Improve % of perfectly replicated CDR3s when using a NT CDR3

[JamieHeather]

Currently when submitting a rearrangements using nucleotide CDR3s, Stitchr will produce a small proportion of TCRs where the stitched nucleotide sequence does not exactly replicate the sequence that appeared in the original TCR (see Fig 3D of the NAR paper. This is due to Stitchr determining the edge of the germline-encodable sequence at the codon level, but V(D)J recombination will often delete only part of a codon and then P/NP/D gene nucleotide additions can complete a different but redundant codon encoding the same amino acid (see Fig 1C of the paper. Of course the final stitched amino acid may be the same, but it would be nice for these nucleotide-provided CDR3s to perfectly match the actual rearranged TCR, without needing to resort to the slower seamless option.

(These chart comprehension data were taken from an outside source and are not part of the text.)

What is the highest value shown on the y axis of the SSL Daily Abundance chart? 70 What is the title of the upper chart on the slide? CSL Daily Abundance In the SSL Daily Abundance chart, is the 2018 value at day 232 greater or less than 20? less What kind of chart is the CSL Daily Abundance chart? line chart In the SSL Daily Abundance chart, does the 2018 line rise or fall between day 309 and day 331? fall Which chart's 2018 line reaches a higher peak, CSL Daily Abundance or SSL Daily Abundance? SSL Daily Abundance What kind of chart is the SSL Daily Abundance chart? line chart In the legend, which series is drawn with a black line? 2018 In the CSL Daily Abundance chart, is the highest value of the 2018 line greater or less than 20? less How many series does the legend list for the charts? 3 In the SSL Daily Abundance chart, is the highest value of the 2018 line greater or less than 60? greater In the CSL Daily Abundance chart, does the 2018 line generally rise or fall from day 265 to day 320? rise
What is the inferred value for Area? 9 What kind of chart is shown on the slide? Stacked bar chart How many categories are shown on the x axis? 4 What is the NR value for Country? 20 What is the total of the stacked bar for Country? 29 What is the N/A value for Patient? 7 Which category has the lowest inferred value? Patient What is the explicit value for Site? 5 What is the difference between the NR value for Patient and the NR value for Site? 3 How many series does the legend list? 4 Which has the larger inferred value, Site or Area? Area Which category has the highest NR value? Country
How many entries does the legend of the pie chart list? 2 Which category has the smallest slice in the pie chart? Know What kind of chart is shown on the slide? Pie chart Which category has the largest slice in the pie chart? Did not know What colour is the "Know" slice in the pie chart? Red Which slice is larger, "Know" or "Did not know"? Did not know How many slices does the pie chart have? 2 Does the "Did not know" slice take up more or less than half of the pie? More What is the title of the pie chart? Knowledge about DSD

It's just occurred to me, but the vast majority of these mismatches could probably be avoided by with a simple switch. Currently the NT-CDR3 option copies the AA-CDR3 option, defining the wholly-germline encodable and then filling in with the non-templated sequence. Instead, when using NT-CDR3 the script could delete one amino acid further back from the edge of what is potentially encodable, and simply add back in an extra 3 NT from the provided CDR3 sequence.

It still wouldn't be 100% perfect (as rare TCRs will have coincidentally deleted further back and replaced multiple redundant codons), but it would improve accuracy a lot.

Giving the sparsity of applications that need this I won't be implemented this in a hurry, but I'm adding this here in case anyone needed it and fancies implementing.